*** Passage to read

Why behavior-driven research is key to developing products

By: Jordan Kerzee, Senior Product Designer at Bionic. With contributions from Juliette LaMontagne, Chief Learning Architect, and Stephanie Schott, Head of Product Development at Bionic

When I began my career in product development, I was incredibly frustrated by how often I designed and built products that were ultimately doomed. The tools of conventional research helped me understand how to design a product and potential ways it could be used, but it didn’t tell me whether or not consumers would actually use it. And while consumers told us our products were better than the competition during our research and development, those improvements failed to convert them into customers.

When I finally set out to understand why and how these failures happened, I realized that businesses need to adopt a more behavior-driven approach to discovering and creating new ideas. And that, in turn, led me to focus on coming up with a better way to understand consumers’ true behavior.

Do vs. Say

Whether they’re streamlining processes, running pilot programs, or launching partnerships, successful and efficient businesses are constantly adjusting how they operate, tossing out what doesn’t work, and pursuing what does. The faster and more frequently a company validates and prototypes new ideas, the faster it can expand its capabilities and grow.

Established enterprises tend to use experimentation to optimize what they’re already doing — to go from big to bigger. Because they already have the customer base, distribution, and supply chain that allow them to deliver products and services reliably with a high level of quality control, it’s hard for them to think beyond those existing structures. So, when they want to boost profits and grow market share, they spend a lot of time refining existing processes and systems.

While this is an effective way to improve on what a company already knows how to do, it also means that organizations are often wearing blinders when it’s time to grow. Typically, when these companies are ideating on something “new,” they are constrained by their own pain points: when they want to boost market share or grow margins, they look for a new market, a variation on existing products or services, or a home for something they’ve already developed. Traditional management lacks the experience (or confidence) to look beyond the known, so ideas that don’t fit into the core customer base or offerings get shot down. And that puts the organization at risk of being disrupted by an innovative startup.

Photo by Daniel Cheung on Unsplash

Startups are disruptive because they use continual experimentation to discover unmet and /or emerging consumer needs. Instead of starting with their own pain points, entrepreneurs start with the consumer’s problems and figure out how to address them. Whether that means developing a new product, a new service, or a way to integrate solutions the customer already has, startups give themselves permission to keep all of their options open until they’ve found a radically new way to meet the consumer’s needs. Instead of fighting with competitors over market share, they create new markets by looking for new problems to solve. We call this outside-in approach, moving from Total Addressable Market to Total Addressable Problem, and it’s critical to building permanent growth capability and culture in organizations of all sizes.

Look for what consumers do, not what they say

If established enterprises want to shift from optimization to discovery, they need to shift their mindset from that of building an offering to figuring out which possible offering to build. And that requires a deep, data-driven understanding of what consumers actually want, as opposed to what they say they want.

******
*** Data excerpts

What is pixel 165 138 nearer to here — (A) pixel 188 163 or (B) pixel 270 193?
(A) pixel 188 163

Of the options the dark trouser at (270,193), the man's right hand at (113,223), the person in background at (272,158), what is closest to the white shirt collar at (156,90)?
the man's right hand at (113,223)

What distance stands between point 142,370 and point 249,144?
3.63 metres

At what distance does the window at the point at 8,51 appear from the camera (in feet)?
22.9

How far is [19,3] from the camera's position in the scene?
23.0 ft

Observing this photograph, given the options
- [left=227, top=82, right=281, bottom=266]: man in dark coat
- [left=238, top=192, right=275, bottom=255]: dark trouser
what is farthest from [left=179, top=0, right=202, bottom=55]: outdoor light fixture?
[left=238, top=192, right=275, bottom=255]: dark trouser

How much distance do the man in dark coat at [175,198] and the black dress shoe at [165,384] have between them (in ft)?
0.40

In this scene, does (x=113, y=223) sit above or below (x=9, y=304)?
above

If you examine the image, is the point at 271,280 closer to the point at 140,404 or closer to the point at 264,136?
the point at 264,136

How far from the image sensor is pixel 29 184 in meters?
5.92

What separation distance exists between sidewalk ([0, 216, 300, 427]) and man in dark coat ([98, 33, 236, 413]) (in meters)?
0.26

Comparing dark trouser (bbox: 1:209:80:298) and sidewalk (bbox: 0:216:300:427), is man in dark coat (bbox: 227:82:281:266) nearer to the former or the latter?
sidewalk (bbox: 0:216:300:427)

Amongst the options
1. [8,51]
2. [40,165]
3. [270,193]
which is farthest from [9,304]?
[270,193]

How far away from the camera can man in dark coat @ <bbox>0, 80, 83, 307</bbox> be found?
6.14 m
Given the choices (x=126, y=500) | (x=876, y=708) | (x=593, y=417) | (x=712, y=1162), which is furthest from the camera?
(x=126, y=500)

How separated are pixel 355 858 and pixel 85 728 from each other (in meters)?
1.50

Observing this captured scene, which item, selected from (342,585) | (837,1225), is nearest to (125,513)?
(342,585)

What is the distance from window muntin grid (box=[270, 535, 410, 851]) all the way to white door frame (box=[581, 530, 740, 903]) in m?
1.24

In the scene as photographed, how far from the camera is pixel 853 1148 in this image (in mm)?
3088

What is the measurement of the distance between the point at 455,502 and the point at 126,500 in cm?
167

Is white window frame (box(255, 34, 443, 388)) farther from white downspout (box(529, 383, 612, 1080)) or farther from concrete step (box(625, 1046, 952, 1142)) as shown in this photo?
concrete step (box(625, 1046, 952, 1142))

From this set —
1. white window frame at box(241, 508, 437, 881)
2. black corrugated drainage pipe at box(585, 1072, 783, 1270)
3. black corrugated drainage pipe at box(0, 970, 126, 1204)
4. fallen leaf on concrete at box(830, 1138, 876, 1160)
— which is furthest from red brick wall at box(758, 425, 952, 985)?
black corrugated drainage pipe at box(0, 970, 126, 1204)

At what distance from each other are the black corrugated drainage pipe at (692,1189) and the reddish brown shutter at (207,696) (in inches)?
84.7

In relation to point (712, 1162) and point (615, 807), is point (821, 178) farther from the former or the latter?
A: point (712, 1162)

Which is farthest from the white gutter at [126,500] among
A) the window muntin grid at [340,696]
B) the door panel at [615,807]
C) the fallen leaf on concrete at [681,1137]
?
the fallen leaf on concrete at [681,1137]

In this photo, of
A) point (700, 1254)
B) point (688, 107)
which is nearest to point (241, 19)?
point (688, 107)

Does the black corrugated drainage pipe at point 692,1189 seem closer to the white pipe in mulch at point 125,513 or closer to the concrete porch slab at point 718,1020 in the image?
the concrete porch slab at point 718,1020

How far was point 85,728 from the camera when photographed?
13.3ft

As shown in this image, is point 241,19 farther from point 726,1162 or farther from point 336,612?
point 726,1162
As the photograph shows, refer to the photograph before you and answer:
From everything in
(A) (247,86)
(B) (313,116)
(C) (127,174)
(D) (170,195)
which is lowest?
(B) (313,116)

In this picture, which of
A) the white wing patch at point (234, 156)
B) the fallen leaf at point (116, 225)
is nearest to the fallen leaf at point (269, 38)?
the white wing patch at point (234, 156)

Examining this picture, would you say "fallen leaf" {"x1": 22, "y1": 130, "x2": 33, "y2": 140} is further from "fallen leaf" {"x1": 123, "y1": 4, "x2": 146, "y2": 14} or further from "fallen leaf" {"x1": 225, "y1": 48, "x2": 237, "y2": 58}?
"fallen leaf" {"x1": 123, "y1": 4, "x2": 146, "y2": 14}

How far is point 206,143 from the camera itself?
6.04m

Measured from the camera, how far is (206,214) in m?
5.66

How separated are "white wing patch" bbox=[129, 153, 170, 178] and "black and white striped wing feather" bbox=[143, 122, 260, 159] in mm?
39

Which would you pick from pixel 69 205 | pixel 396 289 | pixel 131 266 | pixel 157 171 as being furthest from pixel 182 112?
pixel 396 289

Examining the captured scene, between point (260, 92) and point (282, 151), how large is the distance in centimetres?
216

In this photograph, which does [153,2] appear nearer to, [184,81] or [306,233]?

******

__Exercise directions__: Reproduce the article on behavior-driven research from "When I began" up to and including "them into customers.", switching every "consumers" to "users".

__Solved problem__:
When I began my career in product development, I was incredibly frustrated by how often I designed and built products that were ultimately doomed. The tools of conventional research helped me understand how to design a product and potential ways it could be used, but it didn’t tell me whether or not users would actually use it. And while users told us our products were better than the competition during our research and development, those improvements failed to convert them into customers.